● EXERCISE REQUIREMENTS: Copy out every line of the records where the string "site" occurs.

● SUPPLIED DATA:
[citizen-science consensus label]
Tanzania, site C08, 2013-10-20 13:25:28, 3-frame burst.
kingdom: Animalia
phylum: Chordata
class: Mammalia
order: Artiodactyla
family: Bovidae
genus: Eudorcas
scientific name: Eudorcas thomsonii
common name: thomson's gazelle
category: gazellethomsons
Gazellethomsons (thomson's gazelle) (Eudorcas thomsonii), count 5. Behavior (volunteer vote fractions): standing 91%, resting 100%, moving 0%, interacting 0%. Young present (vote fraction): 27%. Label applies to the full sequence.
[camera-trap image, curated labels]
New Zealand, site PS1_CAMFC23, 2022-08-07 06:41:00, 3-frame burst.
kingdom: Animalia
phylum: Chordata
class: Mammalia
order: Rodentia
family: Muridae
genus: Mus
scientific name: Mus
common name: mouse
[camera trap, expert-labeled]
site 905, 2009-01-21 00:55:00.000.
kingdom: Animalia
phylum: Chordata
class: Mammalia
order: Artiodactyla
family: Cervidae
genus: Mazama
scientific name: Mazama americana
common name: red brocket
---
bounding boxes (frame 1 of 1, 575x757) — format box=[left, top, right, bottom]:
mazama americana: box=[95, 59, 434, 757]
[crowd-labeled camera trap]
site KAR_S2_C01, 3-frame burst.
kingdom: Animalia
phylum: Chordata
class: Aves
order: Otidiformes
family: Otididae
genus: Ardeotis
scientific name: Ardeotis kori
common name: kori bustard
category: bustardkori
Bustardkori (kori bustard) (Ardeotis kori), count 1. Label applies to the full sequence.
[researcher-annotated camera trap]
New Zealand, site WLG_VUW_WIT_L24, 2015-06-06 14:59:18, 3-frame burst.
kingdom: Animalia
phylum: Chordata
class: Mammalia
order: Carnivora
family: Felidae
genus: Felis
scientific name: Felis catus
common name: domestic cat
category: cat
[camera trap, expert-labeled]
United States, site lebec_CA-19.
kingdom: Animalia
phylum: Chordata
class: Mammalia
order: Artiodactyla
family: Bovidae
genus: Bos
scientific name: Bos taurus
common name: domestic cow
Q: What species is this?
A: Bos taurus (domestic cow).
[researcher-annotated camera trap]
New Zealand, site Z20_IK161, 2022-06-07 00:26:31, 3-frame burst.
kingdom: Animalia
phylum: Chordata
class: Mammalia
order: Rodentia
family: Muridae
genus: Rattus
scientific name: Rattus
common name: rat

● RESULT FOR THIS TASK:
Tanzania, site C08, 2013-10-20 13:25:28, 3-frame burst.
New Zealand, site PS1_CAMFC23, 2022-08-07 06:41:00, 3-frame burst.
site 905, 2009-01-21 00:55:00.000.
site KAR_S2_C01, 3-frame burst.
New Zealand, site WLG_VUW_WIT_L24, 2015-06-06 14:59:18, 3-frame burst.
United States, site lebec_CA-19.
New Zealand, site Z20_IK161, 2022-06-07 00:26:31, 3-frame burst.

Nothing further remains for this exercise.